A DIY diffuser has many pieces. It has a wood-framed box that houses the vertical and horizontal wells. The vertical well dividers are inserted into dados in the back, top, and bottom pieces of the cabinet. Dados are required since you are using a small wood for the vertical dividers. The small wood vertical slats must have dados to secure them from warping over time due to humidity changes and moisture loss. The horizontal well dividers are a thicker wood for greater support in the vertical and horizontal domains. Let’s look at the well depths of a prime number 13. We have 12 wells with different depths. The well depths are 1″, 4″, 9″, 3″, 12″, 10″, 10″, 12″, 3″, 9″, 4″, 1″. The total depth of the prime 13 or QD-13 is 12 1/2″. The total width is 27″ and standard heights are 48″.

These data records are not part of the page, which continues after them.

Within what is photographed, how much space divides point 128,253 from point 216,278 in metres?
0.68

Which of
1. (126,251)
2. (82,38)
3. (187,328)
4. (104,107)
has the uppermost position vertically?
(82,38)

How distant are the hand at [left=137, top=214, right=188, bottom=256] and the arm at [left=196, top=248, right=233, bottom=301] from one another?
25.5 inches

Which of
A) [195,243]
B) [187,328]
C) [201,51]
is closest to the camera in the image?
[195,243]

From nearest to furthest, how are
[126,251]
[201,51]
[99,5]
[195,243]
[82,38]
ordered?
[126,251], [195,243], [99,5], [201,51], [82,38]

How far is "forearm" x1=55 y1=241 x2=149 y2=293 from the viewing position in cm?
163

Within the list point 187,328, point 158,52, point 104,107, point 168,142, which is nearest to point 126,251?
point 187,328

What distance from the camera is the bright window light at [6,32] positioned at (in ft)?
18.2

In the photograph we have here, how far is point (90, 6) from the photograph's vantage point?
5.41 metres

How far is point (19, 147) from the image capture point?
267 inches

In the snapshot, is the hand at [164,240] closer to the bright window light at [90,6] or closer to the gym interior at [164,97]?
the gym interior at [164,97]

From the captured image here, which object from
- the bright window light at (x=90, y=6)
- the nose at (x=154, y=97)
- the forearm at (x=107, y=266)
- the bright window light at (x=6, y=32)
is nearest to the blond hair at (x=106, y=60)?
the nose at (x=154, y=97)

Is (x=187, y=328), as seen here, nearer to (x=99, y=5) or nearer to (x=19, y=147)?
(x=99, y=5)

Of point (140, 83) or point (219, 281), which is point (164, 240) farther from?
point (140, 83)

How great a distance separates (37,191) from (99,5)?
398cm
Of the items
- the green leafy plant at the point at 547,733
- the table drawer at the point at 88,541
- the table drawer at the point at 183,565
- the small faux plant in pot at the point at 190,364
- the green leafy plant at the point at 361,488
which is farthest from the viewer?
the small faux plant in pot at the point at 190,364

Acoustic Fields Diy Quadratic Diffuser

Quadratic Diffuser

After your diffuser is built, you must decide how to finish it. Since you are using real wood, lets never use paint. Paint is a sin to put on wood. It is also bad for sound quality. Remember this is a middle-range acoustic diffusion tools that is very sensitive to materials used and the finish material used upon them. Prime number 13 diffuser operates in a frequency band of 280 Hz. – 3,450.00. With natural wood, we already have the best material for mid-range tonal quality especially since we have used a softwood choice which is the best wood for sound diffusers. We can stain it or we can just seal it with a clear coat to protect against moisture and dirt.

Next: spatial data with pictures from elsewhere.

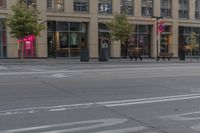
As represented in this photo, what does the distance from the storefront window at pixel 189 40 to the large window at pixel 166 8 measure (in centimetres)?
257

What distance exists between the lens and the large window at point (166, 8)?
2051 inches

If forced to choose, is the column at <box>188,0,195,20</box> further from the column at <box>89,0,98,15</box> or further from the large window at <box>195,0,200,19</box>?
the column at <box>89,0,98,15</box>

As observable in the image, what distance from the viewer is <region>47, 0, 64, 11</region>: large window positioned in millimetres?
43594

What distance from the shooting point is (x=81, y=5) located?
45.6m

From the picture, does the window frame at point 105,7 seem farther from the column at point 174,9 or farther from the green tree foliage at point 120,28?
the column at point 174,9

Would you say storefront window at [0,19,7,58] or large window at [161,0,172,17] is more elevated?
large window at [161,0,172,17]

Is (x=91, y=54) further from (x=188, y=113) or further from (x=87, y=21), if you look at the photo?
(x=188, y=113)

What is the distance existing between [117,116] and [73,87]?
590 centimetres

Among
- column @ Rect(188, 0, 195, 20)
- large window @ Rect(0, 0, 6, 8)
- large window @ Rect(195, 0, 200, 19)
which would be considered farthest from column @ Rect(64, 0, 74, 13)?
large window @ Rect(195, 0, 200, 19)

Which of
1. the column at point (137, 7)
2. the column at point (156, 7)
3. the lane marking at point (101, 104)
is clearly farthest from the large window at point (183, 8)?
the lane marking at point (101, 104)

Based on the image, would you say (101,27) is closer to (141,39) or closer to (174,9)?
(141,39)

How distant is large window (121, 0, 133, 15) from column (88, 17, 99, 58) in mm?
4174

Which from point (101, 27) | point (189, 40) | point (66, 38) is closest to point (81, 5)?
point (101, 27)

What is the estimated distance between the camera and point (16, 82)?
16.9m
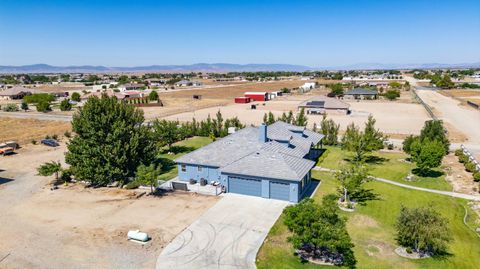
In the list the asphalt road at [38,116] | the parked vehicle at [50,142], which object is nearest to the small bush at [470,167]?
the parked vehicle at [50,142]

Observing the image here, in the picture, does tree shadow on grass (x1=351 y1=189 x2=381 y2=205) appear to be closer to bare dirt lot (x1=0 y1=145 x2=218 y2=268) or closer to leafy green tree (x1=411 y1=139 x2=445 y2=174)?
leafy green tree (x1=411 y1=139 x2=445 y2=174)

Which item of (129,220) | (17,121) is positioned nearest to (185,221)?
(129,220)

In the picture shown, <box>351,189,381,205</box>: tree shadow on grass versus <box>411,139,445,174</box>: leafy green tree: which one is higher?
<box>411,139,445,174</box>: leafy green tree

Quadratic diffusers can be positioned both vertically and horizontally. They are each a one-dimensional diffuser on their own. The positioning depends on many variables such as room usage and distances between the room walls and the listening position. Whether we use one-dimensional diffusion or two dimensional depends on the room usage and the distances involved within your room. At this stage, it is best to have us help you with the prime number to build and then positioning of either one dimension or two dimensions.

About Us At Acoustic Fields:

Dennis Foley

I am an acoustic engineer with over 30 years’ experience in the business. My technology has been used in Electric Lady Land Studios, Sony Music of New York, Cello Music and Films founded by Mark Levinson, and Saltmines Studios in Mesa, Arizona, along with hundreds of others.


  • Anon says:

    Both softwoods and hardwoods can last for centuries. Cedar and huon pine for example is better weathering than most hardwoods. What gibberish.

    • Dennis Foley says:

      How many diffusers have you built and tested? What wood types did you use? What were the middle range tonal changes you noted between the woods? I would like to compare our data with yours.